Fox News Digital has uncovered that a California judge, the son of a powerful Democratic family, gave a mistrial to an ex-con accused of a violent McDonald’s robbery because the judge was too drowsy to take notes.
On Wednesday, Judge Daniel Lowenthal of the Los Angeles Superior Court issued his verdict. Lowenthal’s father, a Democrat in Congress, had backed Los Angeles’s troubled top prosecutor, George Gascón.
Vamazae Elgin Banks, 24, went on trial for reportedly threatening to kill a cashier at a McDonald’s by holding a gun at her head if she didn’t give him money immediately.
“Get out of my way, or I’ll blow your head off!” According to the evidence, Banks did in fact tell the victim.
He robbed the McDonald’s on E. 4th St. in Long Beach, CA, and got away with less than $100.
If found guilty on all three counts of robbery and the one count of assault with a semiautomatic handgun, Banks faces a maximum sentence of life in prison under California’s “Three Strikes” legislation.
He has a history of violent criminal behavior, including two felony convictions for robbery and criminal threats.
His designated defense attorney, Alan Nakasone, said in court that Banks’ inability to sleep well in a cell without a blanket or bed the night before rendered him unable of taking thorough notes throughout the proceeding.
Lowenthal found sufficient evidence of carelessness on the part of the Los Angeles Sheriff’s Department to grant the motion for a mistrial.
In response to Nakasone’s claim that Banks had fallen asleep at the defense table, Deputy District Attorney Tricia Halstead questioned the judge’s credibility by querying whether or not he had truly witnessed Banks’ snoozing.
Is that why you’re here?” she questioned him.
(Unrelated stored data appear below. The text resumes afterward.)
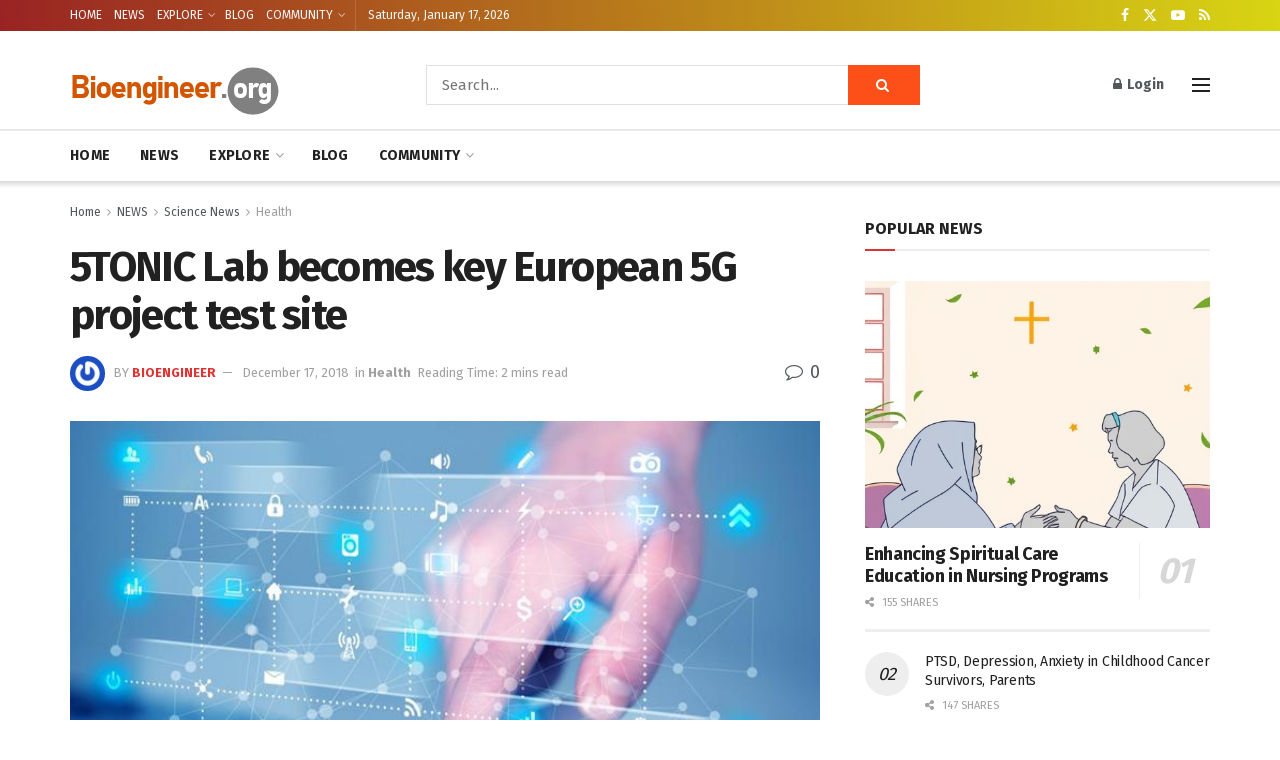

--- FILE ---
content_type: text/html; charset=utf-8
request_url: https://www.google.com/recaptcha/api2/aframe
body_size: 267
content:
<!DOCTYPE HTML><html><head><meta http-equiv="content-type" content="text/html; charset=UTF-8"></head><body><script nonce="dbuj0ApA13QibLg9vXwCvA">/** Anti-fraud and anti-abuse applications only. See google.com/recaptcha */ try{var clients={'sodar':'https://pagead2.googlesyndication.com/pagead/sodar?'};window.addEventListener("message",function(a){try{if(a.source===window.parent){var b=JSON.parse(a.data);var c=clients[b['id']];if(c){var d=document.createElement('img');d.src=c+b['params']+'&rc='+(localStorage.getItem("rc::a")?sessionStorage.getItem("rc::b"):"");window.document.body.appendChild(d);sessionStorage.setItem("rc::e",parseInt(sessionStorage.getItem("rc::e")||0)+1);localStorage.setItem("rc::h",'1768653250047');}}}catch(b){}});window.parent.postMessage("_grecaptcha_ready", "*");}catch(b){}</script></body></html>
Was His Honor able to catch him dozing off?
Lowenthal said Nakasone should answer the question.
The defense attorney repeated, “My client was nodding.”
This ends Lowenthal’s ruling.
This court, he stated, “basically has lost all trust in the Sheriff Department’s capacity to provide suitable housing arrangements.” A judge has announced a no-contest verdict.
Banks had trouble sleeping on the morning of August 29 because he was roused from his slumber at 3 a.m. at the North County Correctional Facility and taken by van to the Long Beach courthouse, a 2.5-hour drive in normal traffic.
According to Nakasone, Banks paid close attention during the first day of his three-day trial, which included jury selection, opening arguments, and evidence from Banks’s three victims, despite his lack of sleep.
The judge mandated that Banks be housed in the downtown Los Angeles Men’s Central Jail to reduce his travel time.
The defense said that Banks was momentarily housed in a holding cell that did not have bedding.
At 2:30 p.m. on August 30, Banks’s attorney Nakasone urged the court to adjourn for the day because his client was too tired to continue.
The Long Beach Police Department volunteered to house Banks that night at their jail across the street, but the sheriff’s department returned him to the same facility, and his lawyers stated he wasn’t given a cell with a blanket and bed until 3:30 a.m.
According to Deputy District Attorney Tricia Halstead, the afternoon session lasted less than an hour and consisted of a police investigator talking about her training and showing silent surveillance tape.
“I don’t believe that a lack of note-taking throughout a number of surveillance tapes, that just showed the defendant strolling to McDonald’s which is an uncontested action, is enough to result in there being prejudice to him and his potential defense,” she added.
As a further line of defense, Halstead asserted that the law is quite clear on the matter, and that a mistrial should be granted only in the most dire of circumstances.
She stated, “I don’t feel there has been prejudice that can’t be remedied in this case,” because the witness could be questioned again and the surveillance film could be shown again.
To give Banks a chance to recuperate, the court could potentially adjourn for the long weekend.
Because the judge hadn’t looked into whether Banks’ jailhouse behavior had played a role in the bedding denials, she said, a mistrial would be excessive and unnecessary.